## [EXTRACTED RECORDS]

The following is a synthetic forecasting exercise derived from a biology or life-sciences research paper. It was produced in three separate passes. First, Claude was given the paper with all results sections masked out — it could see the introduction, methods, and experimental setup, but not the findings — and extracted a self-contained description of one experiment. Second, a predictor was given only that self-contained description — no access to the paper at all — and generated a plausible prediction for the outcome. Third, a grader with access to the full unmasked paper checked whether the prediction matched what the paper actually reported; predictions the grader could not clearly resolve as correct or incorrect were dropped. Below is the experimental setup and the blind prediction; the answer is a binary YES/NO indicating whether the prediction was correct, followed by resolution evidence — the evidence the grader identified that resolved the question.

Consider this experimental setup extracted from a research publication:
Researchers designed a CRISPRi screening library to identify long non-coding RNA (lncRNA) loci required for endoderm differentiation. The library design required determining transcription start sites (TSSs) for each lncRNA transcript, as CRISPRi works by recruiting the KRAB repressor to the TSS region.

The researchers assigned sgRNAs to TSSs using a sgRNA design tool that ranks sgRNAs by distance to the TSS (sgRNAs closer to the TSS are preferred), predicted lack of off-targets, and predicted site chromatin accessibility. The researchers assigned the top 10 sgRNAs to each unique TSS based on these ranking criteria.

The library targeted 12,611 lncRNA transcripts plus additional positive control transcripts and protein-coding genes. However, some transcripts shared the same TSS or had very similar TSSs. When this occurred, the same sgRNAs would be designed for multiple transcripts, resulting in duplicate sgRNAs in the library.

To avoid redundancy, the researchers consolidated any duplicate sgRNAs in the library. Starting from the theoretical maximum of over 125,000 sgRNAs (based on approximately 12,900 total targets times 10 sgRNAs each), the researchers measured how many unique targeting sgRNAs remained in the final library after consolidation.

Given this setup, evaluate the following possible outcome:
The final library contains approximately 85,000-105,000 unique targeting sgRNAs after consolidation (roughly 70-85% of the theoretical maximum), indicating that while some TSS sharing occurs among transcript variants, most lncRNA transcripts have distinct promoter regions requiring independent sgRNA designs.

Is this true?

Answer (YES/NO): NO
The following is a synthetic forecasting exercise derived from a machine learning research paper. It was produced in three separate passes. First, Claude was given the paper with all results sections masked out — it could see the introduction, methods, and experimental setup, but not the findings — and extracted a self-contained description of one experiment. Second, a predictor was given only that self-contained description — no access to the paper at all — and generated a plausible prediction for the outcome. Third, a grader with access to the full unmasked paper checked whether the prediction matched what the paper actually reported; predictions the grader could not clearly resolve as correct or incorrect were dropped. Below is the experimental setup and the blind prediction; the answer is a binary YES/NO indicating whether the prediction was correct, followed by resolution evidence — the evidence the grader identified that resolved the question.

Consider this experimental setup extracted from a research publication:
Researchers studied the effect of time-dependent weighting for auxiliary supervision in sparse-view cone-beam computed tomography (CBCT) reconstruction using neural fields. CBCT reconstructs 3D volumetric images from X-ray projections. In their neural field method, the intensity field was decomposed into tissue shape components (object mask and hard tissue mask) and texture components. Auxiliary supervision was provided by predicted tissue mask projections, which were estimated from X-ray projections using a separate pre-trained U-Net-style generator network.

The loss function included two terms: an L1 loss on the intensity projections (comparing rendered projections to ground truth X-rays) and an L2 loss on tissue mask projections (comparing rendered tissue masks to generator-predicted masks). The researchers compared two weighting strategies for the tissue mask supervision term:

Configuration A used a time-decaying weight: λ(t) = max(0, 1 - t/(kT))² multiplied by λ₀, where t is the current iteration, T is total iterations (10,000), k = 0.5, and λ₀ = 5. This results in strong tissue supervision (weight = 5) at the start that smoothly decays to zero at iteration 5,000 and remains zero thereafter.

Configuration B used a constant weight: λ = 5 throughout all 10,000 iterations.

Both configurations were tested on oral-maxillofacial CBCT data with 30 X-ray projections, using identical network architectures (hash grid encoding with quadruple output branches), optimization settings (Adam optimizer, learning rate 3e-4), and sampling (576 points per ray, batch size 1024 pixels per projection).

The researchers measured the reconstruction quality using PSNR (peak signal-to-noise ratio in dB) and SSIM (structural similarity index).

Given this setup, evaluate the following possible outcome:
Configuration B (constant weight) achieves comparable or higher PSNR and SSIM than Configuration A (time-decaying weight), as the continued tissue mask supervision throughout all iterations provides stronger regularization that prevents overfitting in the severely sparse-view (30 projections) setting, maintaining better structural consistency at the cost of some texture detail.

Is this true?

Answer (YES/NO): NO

## [WORK REQUIRED]
Please copy out each line of the data in which the word "texture" occurs.

## [YOUR SOLUTION]
Researchers studied the effect of time-dependent weighting for auxiliary supervision in sparse-view cone-beam computed tomography (CBCT) reconstruction using neural fields. CBCT reconstructs 3D volumetric images from X-ray projections. In their neural field method, the intensity field was decomposed into tissue shape components (object mask and hard tissue mask) and texture components. Auxiliary supervision was provided by predicted tissue mask projections, which were estimated from X-ray projections using a separate pre-trained U-Net-style generator network.
Configuration B (constant weight) achieves comparable or higher PSNR and SSIM than Configuration A (time-decaying weight), as the continued tissue mask supervision throughout all iterations provides stronger regularization that prevents overfitting in the severely sparse-view (30 projections) setting, maintaining better structural consistency at the cost of some texture detail.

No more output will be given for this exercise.